Full list of all Covid-19 vaccination sites in Cambridgeshire - and all you need to know about the vaccines
A growing number of sites across Cambridgeshire are offering the Covid-19 vaccines as the NHS vaccination programme steps up.
A third vaccine, from Moderna, is due to be available in the UK in spring 2021.
You do not need to contact the NHS to arrange your vaccination - you will be contacted when it is your turn by a phone call, letter or a text message from a hospital hub or GP practice. You need an appointment, even if your jab is to administered at a pharmacy.
Be aware of scams: some people have received text messages or calls asking for their bank details before they can book their vaccination. The NHS will not ask for this.
Second doses of the vaccine are being offered up to 12 weeks after the first jabs. It is important to attend for your second dose to get the full protective effect.

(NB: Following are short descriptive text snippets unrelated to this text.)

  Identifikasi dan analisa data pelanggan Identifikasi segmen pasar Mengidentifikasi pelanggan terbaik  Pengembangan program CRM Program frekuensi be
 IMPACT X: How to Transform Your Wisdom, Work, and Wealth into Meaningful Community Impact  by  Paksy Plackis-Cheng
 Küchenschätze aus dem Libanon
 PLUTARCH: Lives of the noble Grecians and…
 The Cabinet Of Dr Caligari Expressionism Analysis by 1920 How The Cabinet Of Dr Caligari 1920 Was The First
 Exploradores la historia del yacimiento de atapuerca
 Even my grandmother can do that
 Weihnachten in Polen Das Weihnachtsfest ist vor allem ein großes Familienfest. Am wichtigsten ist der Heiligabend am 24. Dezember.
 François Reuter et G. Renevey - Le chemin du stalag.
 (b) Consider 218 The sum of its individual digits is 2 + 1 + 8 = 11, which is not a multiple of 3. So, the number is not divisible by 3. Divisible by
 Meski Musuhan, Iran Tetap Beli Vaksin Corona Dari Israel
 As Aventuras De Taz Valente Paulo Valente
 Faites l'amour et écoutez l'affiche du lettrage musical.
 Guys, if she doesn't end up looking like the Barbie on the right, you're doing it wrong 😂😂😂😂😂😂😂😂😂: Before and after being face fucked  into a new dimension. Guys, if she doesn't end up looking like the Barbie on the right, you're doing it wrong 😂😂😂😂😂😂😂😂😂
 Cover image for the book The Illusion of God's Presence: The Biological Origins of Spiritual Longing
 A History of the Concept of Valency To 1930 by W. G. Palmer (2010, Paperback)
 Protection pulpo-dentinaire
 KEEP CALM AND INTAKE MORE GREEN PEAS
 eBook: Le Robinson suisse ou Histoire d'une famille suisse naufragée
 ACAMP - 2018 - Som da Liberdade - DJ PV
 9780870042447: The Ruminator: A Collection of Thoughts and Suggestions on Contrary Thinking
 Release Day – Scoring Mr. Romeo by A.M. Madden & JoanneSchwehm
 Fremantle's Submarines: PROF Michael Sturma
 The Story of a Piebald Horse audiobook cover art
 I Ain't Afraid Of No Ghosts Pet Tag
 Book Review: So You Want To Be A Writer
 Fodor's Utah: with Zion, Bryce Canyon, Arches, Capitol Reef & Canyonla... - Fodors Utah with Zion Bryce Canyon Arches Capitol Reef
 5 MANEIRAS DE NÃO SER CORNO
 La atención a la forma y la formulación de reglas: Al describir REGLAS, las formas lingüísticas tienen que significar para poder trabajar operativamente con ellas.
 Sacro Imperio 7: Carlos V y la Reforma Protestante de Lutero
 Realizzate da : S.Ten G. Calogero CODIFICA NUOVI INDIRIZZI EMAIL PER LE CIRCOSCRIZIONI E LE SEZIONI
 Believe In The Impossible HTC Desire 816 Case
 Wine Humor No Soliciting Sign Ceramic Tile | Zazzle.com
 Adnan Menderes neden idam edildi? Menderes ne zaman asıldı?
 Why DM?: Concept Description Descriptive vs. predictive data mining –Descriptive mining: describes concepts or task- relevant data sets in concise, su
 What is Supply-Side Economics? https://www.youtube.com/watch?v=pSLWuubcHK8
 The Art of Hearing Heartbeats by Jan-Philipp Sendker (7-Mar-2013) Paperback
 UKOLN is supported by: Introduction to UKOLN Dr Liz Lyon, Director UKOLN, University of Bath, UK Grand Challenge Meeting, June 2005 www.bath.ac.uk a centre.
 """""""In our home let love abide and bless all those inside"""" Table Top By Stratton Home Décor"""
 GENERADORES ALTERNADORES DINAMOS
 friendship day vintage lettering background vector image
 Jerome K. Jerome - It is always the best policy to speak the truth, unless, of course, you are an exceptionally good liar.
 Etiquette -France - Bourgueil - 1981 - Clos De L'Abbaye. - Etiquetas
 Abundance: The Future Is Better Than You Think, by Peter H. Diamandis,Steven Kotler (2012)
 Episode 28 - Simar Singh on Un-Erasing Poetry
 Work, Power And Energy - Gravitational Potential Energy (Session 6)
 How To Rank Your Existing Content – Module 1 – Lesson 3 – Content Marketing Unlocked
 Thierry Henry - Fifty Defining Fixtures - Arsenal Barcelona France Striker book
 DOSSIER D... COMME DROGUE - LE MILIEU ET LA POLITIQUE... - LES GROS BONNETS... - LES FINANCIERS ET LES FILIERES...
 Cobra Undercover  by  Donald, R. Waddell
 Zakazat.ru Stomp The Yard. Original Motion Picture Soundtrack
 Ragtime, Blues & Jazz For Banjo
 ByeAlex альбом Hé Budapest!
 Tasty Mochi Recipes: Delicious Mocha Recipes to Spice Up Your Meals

Sites offering Covid-19 vaccinations
Hospitals, medical centres and primary care networks
- Addenbrooke’s Hospital, Cambridge
- Royal Papworth Hospital, Cambridge
- Hinchingbrooke Hospital, Huntingdon
- Peterborough City Hospital
- Staploe Medical Centre, Soham (Ely South PCN) - vaccinating patients registered at Burwell Surgery, Haddenham Surgery, Stretham Surgery and Staploe Medical Centre
- Cathedral Medical Centre, Ely (Ely North PCN) - vaccinating patients registered at Cathedral Medical Centre, St Georges Medical Centre and St Mary's Surgery)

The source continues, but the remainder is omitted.